# Scibor Miniatures SF Archangel 28mm



## Silens (Dec 26, 2010)

I've painted this for my friend's birthday. Overall, I'm pleased but I think I could've done a bit better with the Daemon head and around the eyes of (just to give it a completely random name :] ) Sanguinius.


----------



## Red Corsairs (Jun 8, 2008)

Nice painting Silens. I like the gold armour and the red of the cloak. The blending on the sword looks good too but I think it might look better if you take it a little lighter.


----------



## Silens (Dec 26, 2010)

I did take it up to yellow, but I've only got bad moons yellow and it ended up looking like a rocket ship lolly pop...


----------



## Shogun_Nate (Aug 2, 2008)

Howdy bud!

Looks like a fine job to me! I really think the only thing that detracts from this mini is the lighting. Still, that one pic showing the front of him with the wings on looks very good! One suggestion I have would be to go back with the base color red you used for the cloak, thin it down to a wash-like consistency and go over the cloak again. I think it would help to bring all the highlighting work you've done on it together and neaten up the effect a bit. 

Good luck and good gaming,

Nate


----------



## Azkaellon (Jun 23, 2009)

Hmmm lets see a picture of him next to a terminator! Iv always wondered how close they are....

Other then that looks pretty cool.


----------



## Silens (Dec 26, 2010)

I shall get you one of those.


----------



## Azkaellon (Jun 23, 2009)

Ah thanks! i just posted up my new Azkaellon and custodes....since im looking for a good sized sanguinius model


----------



## Silens (Dec 26, 2010)

This thing is pretty freakin' huge, I will be honest.. If you do end up getting him, I'd advise either weighting the base or positioning the model a little closer to the center. He stands up for me.. Barely. It doesn't take much to knock him over so if you played games with him it'd be a nightmare. My phone doesn't seem to want to connect to my computer...

EDIT

Woo, my rep power went up to 8 

Merry Birthday, Azk'.


----------



## Silens (Dec 26, 2010)

I'm getting the Lion Knight in May.


----------



## Silens (Dec 26, 2010)

I may paint the circular panel on his chest with the Eye of Terra


----------

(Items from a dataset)
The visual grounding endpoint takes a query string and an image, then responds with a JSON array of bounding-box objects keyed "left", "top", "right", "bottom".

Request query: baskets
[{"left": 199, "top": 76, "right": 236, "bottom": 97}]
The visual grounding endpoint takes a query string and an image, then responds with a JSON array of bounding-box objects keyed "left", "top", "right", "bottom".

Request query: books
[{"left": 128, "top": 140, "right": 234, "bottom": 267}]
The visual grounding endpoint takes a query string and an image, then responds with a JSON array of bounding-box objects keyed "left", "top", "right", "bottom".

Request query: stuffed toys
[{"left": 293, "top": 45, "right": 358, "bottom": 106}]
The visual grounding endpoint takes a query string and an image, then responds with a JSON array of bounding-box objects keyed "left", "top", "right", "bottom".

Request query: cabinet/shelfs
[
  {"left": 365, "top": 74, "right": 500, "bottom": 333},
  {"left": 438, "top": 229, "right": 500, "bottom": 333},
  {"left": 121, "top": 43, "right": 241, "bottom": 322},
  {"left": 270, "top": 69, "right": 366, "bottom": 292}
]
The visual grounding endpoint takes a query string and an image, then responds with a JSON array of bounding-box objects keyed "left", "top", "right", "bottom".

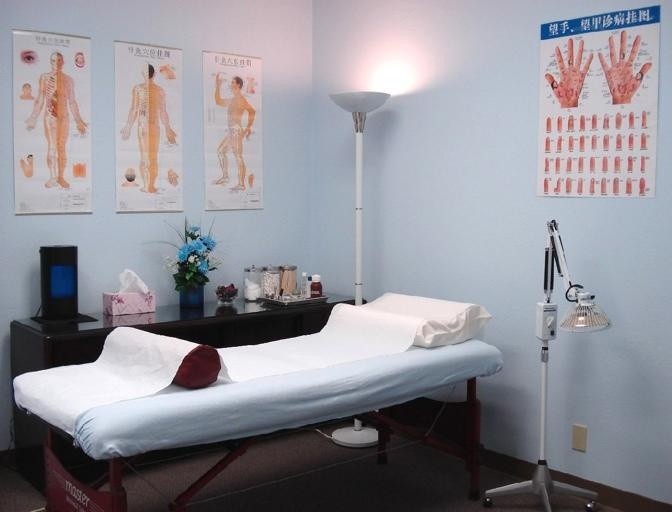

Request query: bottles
[{"left": 242, "top": 261, "right": 324, "bottom": 302}]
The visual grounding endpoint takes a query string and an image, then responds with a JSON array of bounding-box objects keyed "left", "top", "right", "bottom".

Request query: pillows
[{"left": 105, "top": 326, "right": 221, "bottom": 389}]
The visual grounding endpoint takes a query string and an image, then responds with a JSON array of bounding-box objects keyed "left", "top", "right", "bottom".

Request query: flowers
[{"left": 139, "top": 211, "right": 221, "bottom": 297}]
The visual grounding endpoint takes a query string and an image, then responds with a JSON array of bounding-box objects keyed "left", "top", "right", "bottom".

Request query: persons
[
  {"left": 25, "top": 50, "right": 89, "bottom": 190},
  {"left": 19, "top": 154, "right": 34, "bottom": 178},
  {"left": 543, "top": 37, "right": 594, "bottom": 109},
  {"left": 120, "top": 62, "right": 178, "bottom": 196},
  {"left": 19, "top": 50, "right": 38, "bottom": 63},
  {"left": 19, "top": 83, "right": 34, "bottom": 101},
  {"left": 212, "top": 70, "right": 257, "bottom": 192},
  {"left": 167, "top": 169, "right": 179, "bottom": 188},
  {"left": 597, "top": 30, "right": 653, "bottom": 104}
]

▶ [Problem set]
- 1) Summarize the thread in three sentences.
- 2) Rewrite the part of the thread from "Hmmm lets see" up to and including "one of those.", replacing "terminator" with "dreadnought".

▶ [The responses]
- 1) Silens painted the Scibor Miniatures SF Archangel 28mm for a friend's birthday and was largely pleased, though felt the Daemon head and the area around the eyes could have been better. Other members praised the gold armor and the red of the cloak, suggesting that the sword blending be taken lighter and that the cloak receive a thinned, wash-like coat of its base red. Silens also described the model as very large and easily knocked over, advising either weighting the base or positioning the model closer to the center.

- 2)
Hmmm lets see a picture of him next to a dreadnought! Iv always wondered how close they are....

Other then that looks pretty cool.


----------



## Silens (Dec 26, 2010)

I shall get you one of those.